The Role:
Bachelor’s or Master’s degree in Computer Science, Software Engineering, or a closely related engineering discipline; 8+ years (typically 10+) building and operating production platforms and services at scale.
Deep software engineering expertise in Python and distributed systems, with a track record of building production‑grade services, libraries, and internal platforms. You model engineering excellence through clean designs, automated testing, and maintainable abstractions; Linux fluency and scripting are required.
Familiarity with Java or Groovy is a plus.
Knowledge or experience with GenAI Gateways or LiteLLM a big plus.
Cloud platform leadership (AWS)—hands‑on with S3, Lambda, Batch, Step Functions, EventBridge, CloudWatch, and SNS/SQS—and experience shaping platform patterns that other teams adopt. Experience enabling managed ML services (e.g., SageMaker) as part of broader platform capabilities; exposure to Azure or GCP is beneficial.
DevOps and CI/CD at scale, owning standards for automated build/test/deploy (e.g., Jenkins, Git‑based workflows), containerization (Docker), release governance, and multi‑environment promotion for ML‑enabled workloads.
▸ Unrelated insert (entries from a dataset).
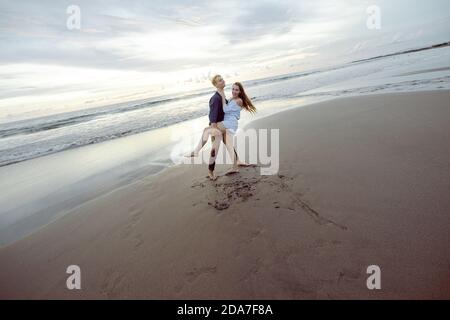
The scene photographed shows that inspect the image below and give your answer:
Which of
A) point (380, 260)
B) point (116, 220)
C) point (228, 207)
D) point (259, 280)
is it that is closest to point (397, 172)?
point (380, 260)

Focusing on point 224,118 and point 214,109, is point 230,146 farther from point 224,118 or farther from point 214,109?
point 214,109

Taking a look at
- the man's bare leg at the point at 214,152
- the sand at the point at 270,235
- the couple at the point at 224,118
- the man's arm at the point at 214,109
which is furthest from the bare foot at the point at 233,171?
the man's arm at the point at 214,109

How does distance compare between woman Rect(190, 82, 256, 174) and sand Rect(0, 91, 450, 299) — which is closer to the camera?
sand Rect(0, 91, 450, 299)

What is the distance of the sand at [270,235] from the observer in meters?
2.52

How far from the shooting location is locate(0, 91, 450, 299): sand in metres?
2.52

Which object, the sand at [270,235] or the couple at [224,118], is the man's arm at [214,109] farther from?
the sand at [270,235]

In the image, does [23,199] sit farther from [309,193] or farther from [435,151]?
[435,151]

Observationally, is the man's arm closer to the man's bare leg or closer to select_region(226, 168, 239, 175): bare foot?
the man's bare leg

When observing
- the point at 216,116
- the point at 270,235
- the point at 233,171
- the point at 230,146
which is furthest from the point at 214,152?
the point at 270,235

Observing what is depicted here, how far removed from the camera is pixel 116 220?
14.3ft

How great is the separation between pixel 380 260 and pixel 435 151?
3.32 m

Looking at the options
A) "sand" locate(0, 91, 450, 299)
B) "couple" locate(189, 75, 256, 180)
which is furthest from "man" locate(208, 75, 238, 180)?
"sand" locate(0, 91, 450, 299)

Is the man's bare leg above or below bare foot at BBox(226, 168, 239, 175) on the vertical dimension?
above

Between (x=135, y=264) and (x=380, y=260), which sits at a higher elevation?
(x=380, y=260)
Uplevel engineering velocity by introducing reusable frameworks, paved paths, and CI/CD templates that simplify integration, reduce toil, and improve reliability at scale.
Reduce cost and complexity across the ML ecosystem through pragmatic technology choices, clear abstractions, and a long‑term platform roadmap.
The Enterprise Data Science Platform, part of the Fidelity Data Architecture team within the Enterprise Technology business unit, is responsible for delivering scalable AI/ML capabilities across the organization. The team designs and builds advanced cloud-based, open-source, software platforms in close collaboration with Data Scientists, enabling the efficient packaging, deployment, and operation of AI/ML models at production scale.
In addition, the platform develops and maintains enterprise-grade gateways that allow teams across the company to securely discover, access, and consume AI/ML models. These gateways provide critical visibility into model usage and costs, while generating insights into model effectiveness, adoption patterns, and opportunities for continuous improvement.
The base salary range for this position is $107,000-216,000 USD per year.Placement in the range will vary based on job responsibilities and scope, geographic location, candidate’s relevant experience, and other factors.
Base salary is only part of the total compensation package. Depending on the position and eligibility requirements, the offer package may also include bonus or other variable compensation.
We offer a wide range of benefits to meet your evolving needs and help you live your best life at work and at home. These benefits include comprehensive health care coverage and emotional well-being support, market-leading retirement, generous paid time off and parental leave, charitable giving employee match program, and educational assistance including student loan repayment, tuition reimbursement, and learning resources to develop your career. Note, the application window closes when the position is filled or unposted.
Please be advised that Fidelity’s business is governed by the provisions of the Securities Exchange Act of 1934, the Investment Advisers Act of 1940, the Investment Company Act of 1940, ERISA, numerous state laws governing securities, investment and retirement-related financial activities and the rules and regulations of numerous self-regulatory organizations, including FINRA, among others. Those laws and regulations may restrict Fidelity from hiring and/or associating with individuals with certain Criminal Histories.
Most roles at Fidelity are Hybrid, requiring associates to work onsite every other week (all business days, M-F) in a Fidelity office. This does not apply to Remote or fully Onsite roles. Please consult with your recruiter for the specific expectations for this position.